What I've noticed is that people are inspecting the release notes (laughs). The negative point is that a lot of people got into a kind of speculation and we had to react very quickly to respond to all the fears instead of calmly presenting our new product.

If we had it to do over again, we would have presented Ledger Recover to the public before releasing an update with its "release note".

How do you deal with the fact that some radical users are disappointed with the direction the company is taking?

A few years ago, we had the same debate about the merits of integrating Ethereum into Ledger in addition to Bitcoin. For many, the fact that you could sign transactions from two different protocols within the same hardware appeared to be something dangerous.

Personally, I'm all for freedom. Those who don't like Ledger Recover can simply not activate it and it will make absolutely no difference to them in terms of security.

Some key figures in the ecosystem such as Changpeng Zhao, the boss of the Binance exchange platform, have taken advantage of the controversy. What does this bring to mind?

It's fair game, with Ledger Donjon (Ledger's security research team, editor's note) we revealed that Trust Wallet (Binance's wallet, editor's note) had had security flaws.

Ledger Recover made the choice of identity, but that's not the only solution for recovering a seed phrase. Have you considered others?
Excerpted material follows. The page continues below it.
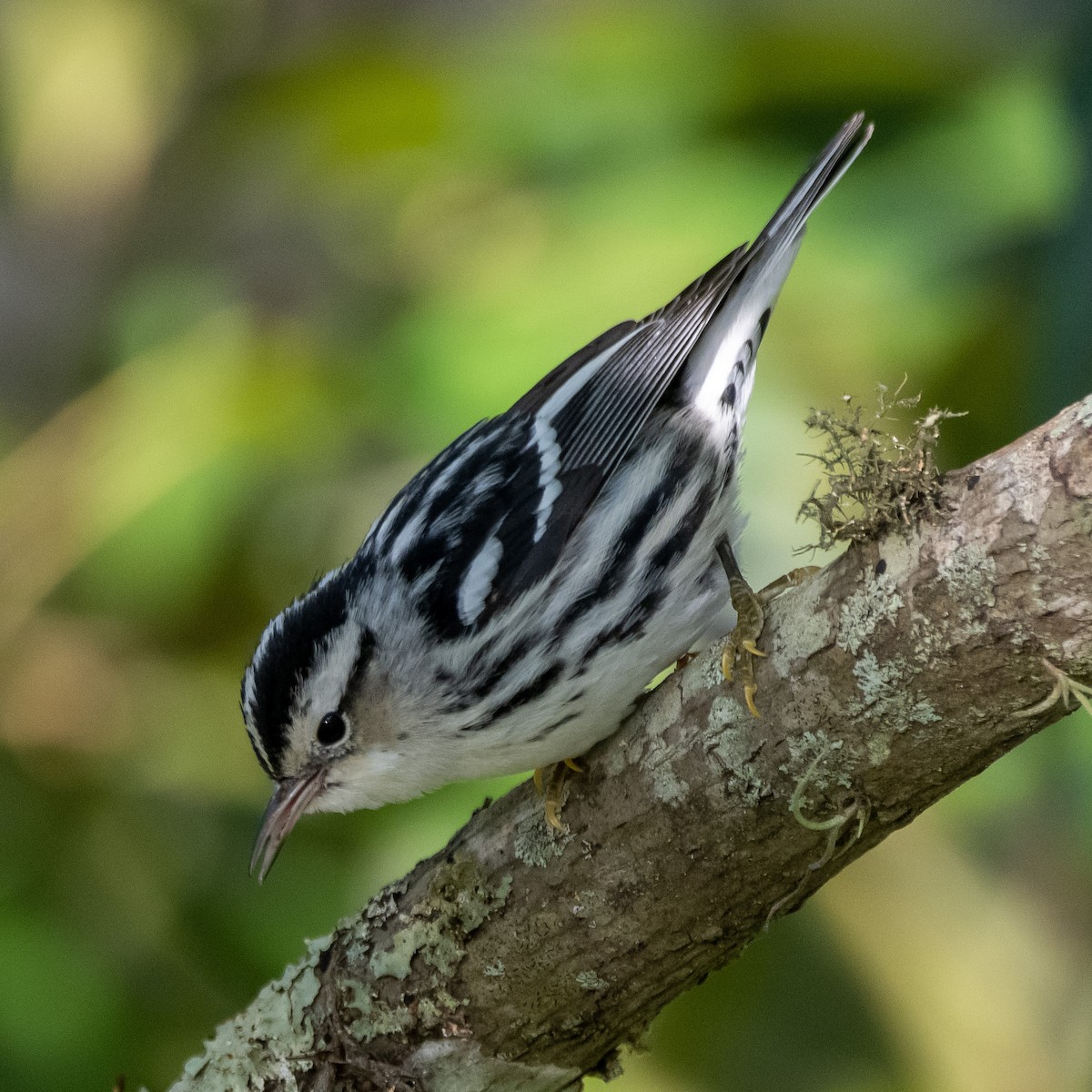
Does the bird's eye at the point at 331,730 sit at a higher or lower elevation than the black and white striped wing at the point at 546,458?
lower

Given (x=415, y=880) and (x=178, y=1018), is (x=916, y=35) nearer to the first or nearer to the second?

We think our solution is the simplest, but others were on the table. We could, for example, implement a device on the blockchain like Ethereum's "social recovery". The problem is that this can only be done on... Ethereum! However, we are a multi-currency security provider, and in any case that doesn't solve the issue of ease of use.
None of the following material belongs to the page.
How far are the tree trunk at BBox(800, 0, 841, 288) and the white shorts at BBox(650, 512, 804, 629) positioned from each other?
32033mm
There is also the possibility of doing "social recovery" with friends, but that implies having acquaintances who are totally in control of the process. Admittedly, this makes it possible to have a distributed recovery system, but for simplicity it's still not very effective...
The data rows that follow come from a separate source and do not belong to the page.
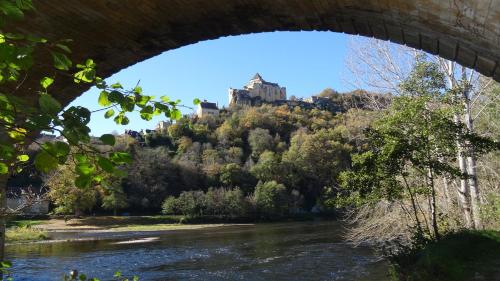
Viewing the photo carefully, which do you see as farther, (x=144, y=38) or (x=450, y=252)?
(x=450, y=252)

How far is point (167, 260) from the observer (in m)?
21.6

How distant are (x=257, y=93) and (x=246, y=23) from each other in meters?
143

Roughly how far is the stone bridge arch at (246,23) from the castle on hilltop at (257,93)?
423 ft

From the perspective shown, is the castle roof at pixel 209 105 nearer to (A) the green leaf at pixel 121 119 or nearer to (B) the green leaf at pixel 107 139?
(A) the green leaf at pixel 121 119

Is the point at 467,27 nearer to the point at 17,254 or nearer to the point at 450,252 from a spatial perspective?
the point at 450,252

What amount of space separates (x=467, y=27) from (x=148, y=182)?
68.5m

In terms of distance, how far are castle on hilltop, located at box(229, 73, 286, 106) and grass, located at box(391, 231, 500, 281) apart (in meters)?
124

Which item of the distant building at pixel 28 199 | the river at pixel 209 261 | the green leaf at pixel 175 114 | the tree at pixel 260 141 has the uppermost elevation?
the tree at pixel 260 141

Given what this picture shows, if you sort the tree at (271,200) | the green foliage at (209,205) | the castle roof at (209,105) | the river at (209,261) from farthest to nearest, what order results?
1. the castle roof at (209,105)
2. the tree at (271,200)
3. the green foliage at (209,205)
4. the river at (209,261)

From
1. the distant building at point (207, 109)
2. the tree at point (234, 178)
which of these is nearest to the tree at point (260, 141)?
the tree at point (234, 178)

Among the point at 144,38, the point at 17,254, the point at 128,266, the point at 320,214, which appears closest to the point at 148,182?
the point at 320,214

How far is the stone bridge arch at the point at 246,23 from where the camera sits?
10.1 ft

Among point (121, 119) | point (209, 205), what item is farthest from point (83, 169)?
point (209, 205)

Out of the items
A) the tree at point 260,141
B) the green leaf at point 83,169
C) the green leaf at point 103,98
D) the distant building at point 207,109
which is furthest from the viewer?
the distant building at point 207,109
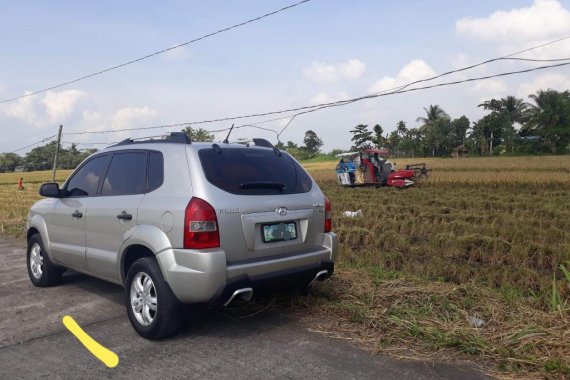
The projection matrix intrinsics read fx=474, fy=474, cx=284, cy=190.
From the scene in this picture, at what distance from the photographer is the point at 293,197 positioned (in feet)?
13.8

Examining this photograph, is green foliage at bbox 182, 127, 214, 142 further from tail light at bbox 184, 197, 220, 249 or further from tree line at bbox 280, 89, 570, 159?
tree line at bbox 280, 89, 570, 159

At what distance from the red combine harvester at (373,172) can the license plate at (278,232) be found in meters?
18.1

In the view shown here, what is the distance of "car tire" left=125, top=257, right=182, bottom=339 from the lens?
3803 millimetres

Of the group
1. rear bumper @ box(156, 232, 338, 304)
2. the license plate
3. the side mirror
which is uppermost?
the side mirror

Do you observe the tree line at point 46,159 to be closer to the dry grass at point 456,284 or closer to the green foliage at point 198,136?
the green foliage at point 198,136

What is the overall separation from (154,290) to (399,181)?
1894cm

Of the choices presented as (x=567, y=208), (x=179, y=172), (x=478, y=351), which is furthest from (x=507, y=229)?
(x=179, y=172)

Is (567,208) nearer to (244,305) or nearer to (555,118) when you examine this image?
(244,305)

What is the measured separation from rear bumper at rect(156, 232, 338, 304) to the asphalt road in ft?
1.45

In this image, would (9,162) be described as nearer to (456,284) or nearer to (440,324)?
(456,284)

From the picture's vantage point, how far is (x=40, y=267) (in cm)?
590

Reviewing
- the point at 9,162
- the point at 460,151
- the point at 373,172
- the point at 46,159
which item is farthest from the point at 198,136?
the point at 9,162

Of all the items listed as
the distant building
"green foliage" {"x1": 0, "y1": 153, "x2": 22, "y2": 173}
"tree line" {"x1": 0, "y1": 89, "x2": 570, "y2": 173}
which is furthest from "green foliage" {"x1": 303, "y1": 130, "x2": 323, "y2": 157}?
"green foliage" {"x1": 0, "y1": 153, "x2": 22, "y2": 173}

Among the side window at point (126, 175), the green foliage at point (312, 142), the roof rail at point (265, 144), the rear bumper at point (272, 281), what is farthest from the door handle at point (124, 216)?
the green foliage at point (312, 142)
The Ledger Recover option costs €9.90 per month, which is quite expensive. Why such a high price?

We carried out a market study asking people how much they were prepared to pay for this type of functionality. In the end, the price we chose was the one that came out of this study.

Now, I think that for security tools it shouldn't be too affordable. When you go bungee jumping and you have a choice between two experiences, one at €100 and the other at €10, which do you choose? Chances are it'll be the former.

My opinion is that there's a perception of the level of safety in the price on offer. If we had offered this feature at 2 euros it could have done the product a disservice.

What do you plan to do in the event of a bug if the customer can't recover their private key?

Our customers are covered up to 50,000 dollars.

Do you plan to beef up the service by adding other features?

Yes, that's very likely. Quite naturally, we're thinking about the issue of inheritance. For many crypto users - and even the most seasoned ones - there is no really simple solution for transferring funds in the event of death. With Ledger Recover, there is an opportunity to do just that.

I can't put forward a timetable, it will depend on the feedback we get on the product. For the moment, we're concentrating on answering all the questions about the current offering.

Why isn't Ledger's software code open source, unlike your competitor Trezor?

This is a debate we've been having for many years. Personally, I like open source and I think it's important for the community. However, to offer optimum security, we have chosen to use a Secure Element (a secure hardware platform). In the case of Ledger, STMicroelectronics is responsible for its manufacture, which is contractually prohibited from revealing the operation of this chip.

Trezor has not opted for a 'Secure Element'. They have an electronic circuit of the same type found in a television remote control. This is what allows them to be open source, but on the other hand it's a less secure solution.